**Assigned task**
Beginning at whichever line contains "category: foxbateared", reproduce each line of the records below word for word, ending with the last, and add nothing.

Data records:

+ + + + + + +

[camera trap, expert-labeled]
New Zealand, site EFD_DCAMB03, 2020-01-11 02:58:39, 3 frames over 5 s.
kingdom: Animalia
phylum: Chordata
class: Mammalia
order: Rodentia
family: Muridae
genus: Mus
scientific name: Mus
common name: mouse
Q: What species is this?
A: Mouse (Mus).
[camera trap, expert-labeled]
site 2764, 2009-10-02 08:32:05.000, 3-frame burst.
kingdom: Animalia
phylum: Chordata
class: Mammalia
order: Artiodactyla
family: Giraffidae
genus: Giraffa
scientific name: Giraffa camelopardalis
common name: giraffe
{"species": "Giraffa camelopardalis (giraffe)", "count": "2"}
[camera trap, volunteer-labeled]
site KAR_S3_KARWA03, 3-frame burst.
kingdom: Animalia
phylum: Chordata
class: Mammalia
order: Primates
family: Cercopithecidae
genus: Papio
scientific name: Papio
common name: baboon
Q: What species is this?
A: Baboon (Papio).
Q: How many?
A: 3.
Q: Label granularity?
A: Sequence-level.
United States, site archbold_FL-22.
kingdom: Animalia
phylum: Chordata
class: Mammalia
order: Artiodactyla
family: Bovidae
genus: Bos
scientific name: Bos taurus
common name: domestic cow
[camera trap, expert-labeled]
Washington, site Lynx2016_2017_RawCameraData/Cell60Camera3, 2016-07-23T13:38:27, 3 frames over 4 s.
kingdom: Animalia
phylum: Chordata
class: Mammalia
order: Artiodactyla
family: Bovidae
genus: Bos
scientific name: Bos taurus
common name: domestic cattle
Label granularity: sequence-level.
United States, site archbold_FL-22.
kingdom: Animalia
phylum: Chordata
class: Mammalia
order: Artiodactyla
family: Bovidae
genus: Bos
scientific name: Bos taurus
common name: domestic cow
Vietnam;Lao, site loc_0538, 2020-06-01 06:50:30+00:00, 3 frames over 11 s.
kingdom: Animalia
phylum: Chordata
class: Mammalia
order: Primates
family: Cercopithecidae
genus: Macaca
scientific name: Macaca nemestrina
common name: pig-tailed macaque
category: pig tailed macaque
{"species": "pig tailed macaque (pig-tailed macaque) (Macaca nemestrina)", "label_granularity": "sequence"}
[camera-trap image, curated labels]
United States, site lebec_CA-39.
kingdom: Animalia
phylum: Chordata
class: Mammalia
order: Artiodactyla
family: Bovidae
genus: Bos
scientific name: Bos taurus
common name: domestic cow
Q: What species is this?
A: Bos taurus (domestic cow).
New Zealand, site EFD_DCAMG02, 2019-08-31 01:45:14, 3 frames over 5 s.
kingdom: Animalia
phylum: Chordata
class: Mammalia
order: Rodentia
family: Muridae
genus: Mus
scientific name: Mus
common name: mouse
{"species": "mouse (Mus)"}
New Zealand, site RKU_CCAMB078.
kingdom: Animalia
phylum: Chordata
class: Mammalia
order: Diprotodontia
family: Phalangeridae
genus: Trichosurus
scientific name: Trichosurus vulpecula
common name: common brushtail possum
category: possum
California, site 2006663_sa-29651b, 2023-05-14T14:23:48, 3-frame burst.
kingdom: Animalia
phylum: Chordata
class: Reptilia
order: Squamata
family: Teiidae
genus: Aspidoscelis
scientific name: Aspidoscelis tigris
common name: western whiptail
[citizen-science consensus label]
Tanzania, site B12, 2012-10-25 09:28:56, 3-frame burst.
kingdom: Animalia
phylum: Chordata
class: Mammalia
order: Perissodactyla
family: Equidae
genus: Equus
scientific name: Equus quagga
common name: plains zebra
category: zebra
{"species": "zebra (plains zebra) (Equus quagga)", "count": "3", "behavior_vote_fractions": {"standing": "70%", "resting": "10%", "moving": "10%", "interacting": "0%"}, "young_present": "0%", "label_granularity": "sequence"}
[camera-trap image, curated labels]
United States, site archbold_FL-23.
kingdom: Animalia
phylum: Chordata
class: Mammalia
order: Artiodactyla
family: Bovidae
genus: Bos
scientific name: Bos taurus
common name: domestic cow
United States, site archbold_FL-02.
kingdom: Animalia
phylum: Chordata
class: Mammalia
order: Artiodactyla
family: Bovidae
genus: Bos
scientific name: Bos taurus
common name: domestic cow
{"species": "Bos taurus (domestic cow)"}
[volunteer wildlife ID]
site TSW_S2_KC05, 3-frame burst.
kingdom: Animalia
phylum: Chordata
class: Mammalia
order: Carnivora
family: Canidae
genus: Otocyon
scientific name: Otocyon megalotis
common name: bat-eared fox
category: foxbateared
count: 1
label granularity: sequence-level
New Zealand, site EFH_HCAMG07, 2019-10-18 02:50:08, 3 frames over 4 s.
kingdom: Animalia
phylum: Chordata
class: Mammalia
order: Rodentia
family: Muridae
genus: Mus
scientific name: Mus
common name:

+ + + + + + +

**Problem solution**
category: foxbateared
count: 1
label granularity: sequence-level
New Zealand, site EFH_HCAMG07, 2019-10-18 02:50:08, 3 frames over 4 s.
kingdom: Animalia
phylum: Chordata
class: Mammalia
order: Rodentia
family: Muridae
genus: Mus
scientific name: Mus
common name:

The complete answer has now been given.